La sobriété énergétique passe par l’efficacité énergétique. Cela apparaît évident. Le progrès technologique permet précisément d’abaisser le coût énergétique des objets qui nous entourent, à les rendre toujours plus « performants ». Mais quel est le sens de cet effort quand, par effet rebond, celui-ci provoque, par un curieux mécanisme, une hausse de notre consommation d’énergie ?
Le mot « sobriété », depuis un an, est dans toutes les bouches, y compris celles dans lesquelles on ne l’attendait pas. Avec sa politique du col roulé, le gouvernement incite (à raison) l » les Français à réduire leur consommation énergétique, mais plus en réaction à la hausse spectaculaire des prix de l’énergie provoquée par la guerre en Ukraine que par réel souci de combattre le dérèglement climatique.
Il s’agit donc de se montrer « efficace ». L’une des solutions communément acceptées pour y parvenir (du moins en partie) est précisément d’accroître « l’efficacité énergétique » dans l’emploi d’une ressource grâce au perfectionnement des technologies. Cela semble logique : quand une innovation permet de faire autant avec moins, on fait des économies.
Faire autant avec moins incite à faire toujours plus
Or ce n’est pas toujours le cas. Cette logique peut même provoquer l’effet inverse. Cette découverte n’est pas récente puisqu’elle a été réalisée dès 1865 par l’économiste anglais William Stanley Jevons. Dans son ouvrage intitulé The Coal Question (La question charbonnière), il développe son argumentation :
« Si la quantité de charbon employée dans un haut fourneau diminue par rapport au produit, les profits de la branche augmenteront. Du capital nouveau sera attiré, le prix de la fonte baissera, mais sa demande augmentera. Le nombre accru de hauts fourneaux fera éventuellement plus que compenser la consommation réduite de chacun. Et si ce n’est pas toujours le résultat dans une seule branche, il faut se rappeler que le progrès de n’importe quelle branche de l’industrie excite une activité nouvelle dans la plupart des autres branches, et mène indirectement, sinon directement, à entamer nos gisements houillers. »

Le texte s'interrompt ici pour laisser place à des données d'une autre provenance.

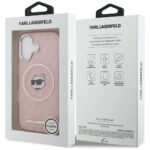 Case Karl Lagerfeld IML Choupette Head   Logo MagSafe for iPhone 17 pink - imagine 8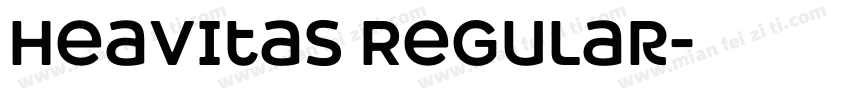 Heavitas Regular字体转换
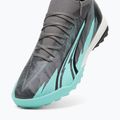 Buty piłkarskie PUMA Ultra Match Rush TT strong gray/puma white/elektro aqua 8
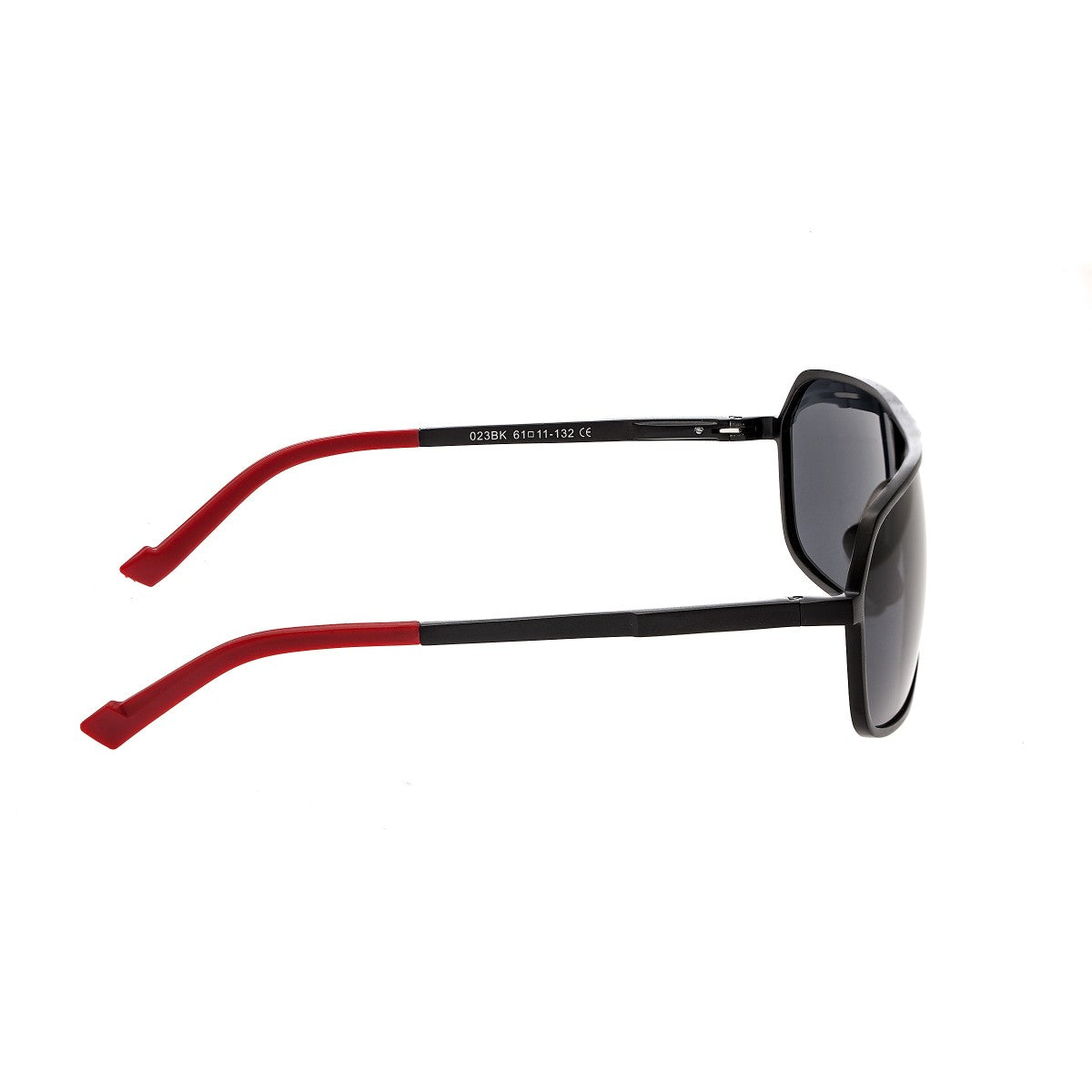 Breed Fornax Aluminium Polarized Sunglasses - Black/Black - BSG023BK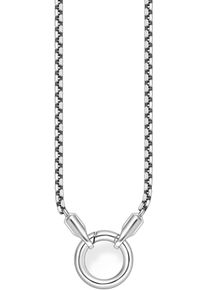 Thomas Sabo Damen Kette ohne Anhänger "Box Chain Kette Silber, KE2322-637-21-L60", 60, Silber 925 (Sterlingsilber), silber, Silber 925
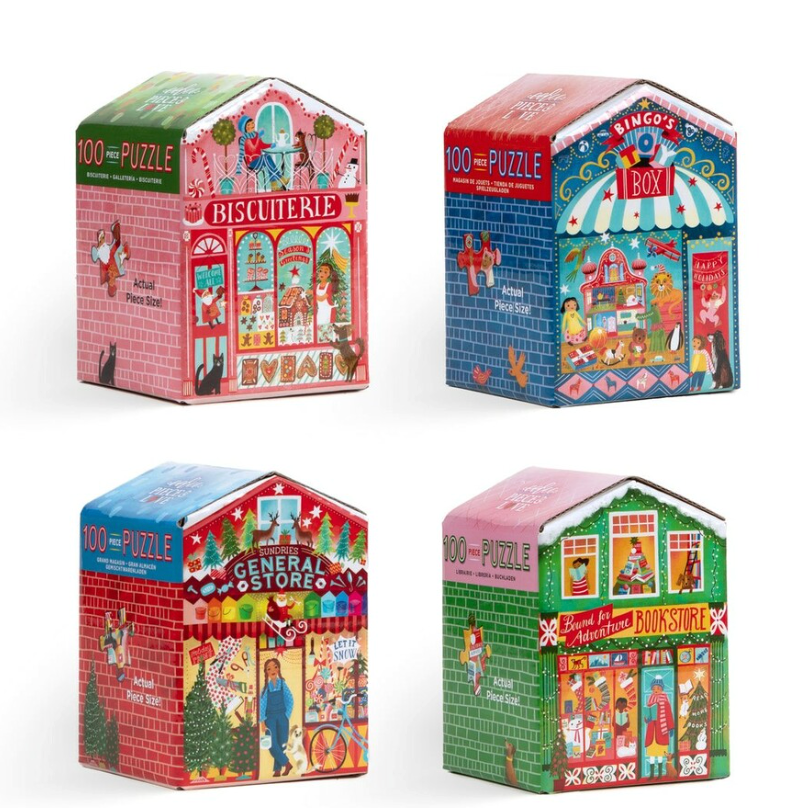 EEBOO Christmas Market 100pc Puzzle Assort-EEBOO-Little Giant Kidz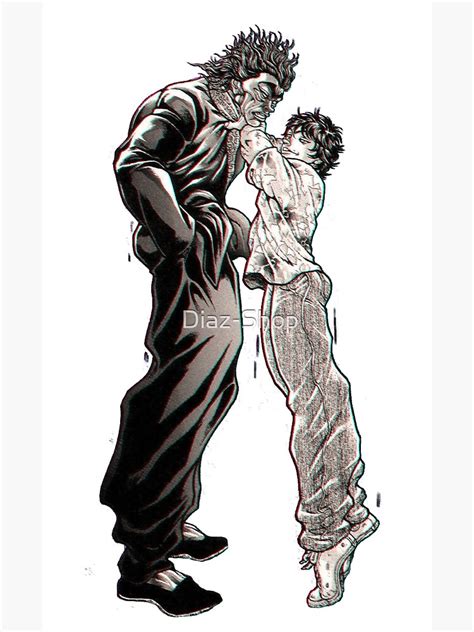 "Baki Vs Yujiro (2)" Poster for Sale by Diaz-Shop | Redbubble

Ce que veut nous faire comprendre Jevons, c’est qu’augmenter l’efficacité d’une ressource, c’est augmenter sa productivité et donc baisser son coût de production. Et que ce processus économique peut parfois créer une hausse de la demande. Faire autant avec moins incite à faire toujours plus.
La baisse de la consommation de kérosène dans l’aviation commerciale a permis de réduire fortement les émissions de CO2 à la fin du siècle dernier. Mais cette baisse des coûts a encouragé l’apparition de compagnies low cost et, conséquemment, le développement du trafic aérien, contribuant depuis à la hausse des émissions de CO2. Même engrenage avec l’apparition de la technologie LED : les écrans (notamment publicitaires) sont aujourd’hui partout. Peut-on encore sérieusement parler d’« efficacité » ?
Le mythe d’un découplage
Comment gagner des points de croissance tout en réduisant la voilure de notre consommation énergétique ? Le propre d’un paradoxe, c’est qu’il est insoluble. Continuer pourtant à s’employer à lui trouver une solution suppose la croyance en l’idée d’un découplage entre croissance et énergie, c’est rester dans l’illusion qu’un « développement durable » — expression jadis florissante, mais passée de mode aujourd’hui — reste possible. Or cette idée, séduisante pour les adeptes du business as usual et lénifiante, voire anesthésiante, pour la plupart d’entre nous, a pris du plomb dans l’aile ces dernières années.
L’espoir de voir la technologie nous sauver miraculeusement du danger climatique a fait long feu. La sobriété et l’efficacité bien comprises reposent sur une tautologie d’une platitude confondante : la ressource que nous économisons est d’abord celle que nous ne consommons pas et pas forcément celle que nous cherchons à optimiser. Evidence qui, dans le système économique actuel, constitue une pure hérésie.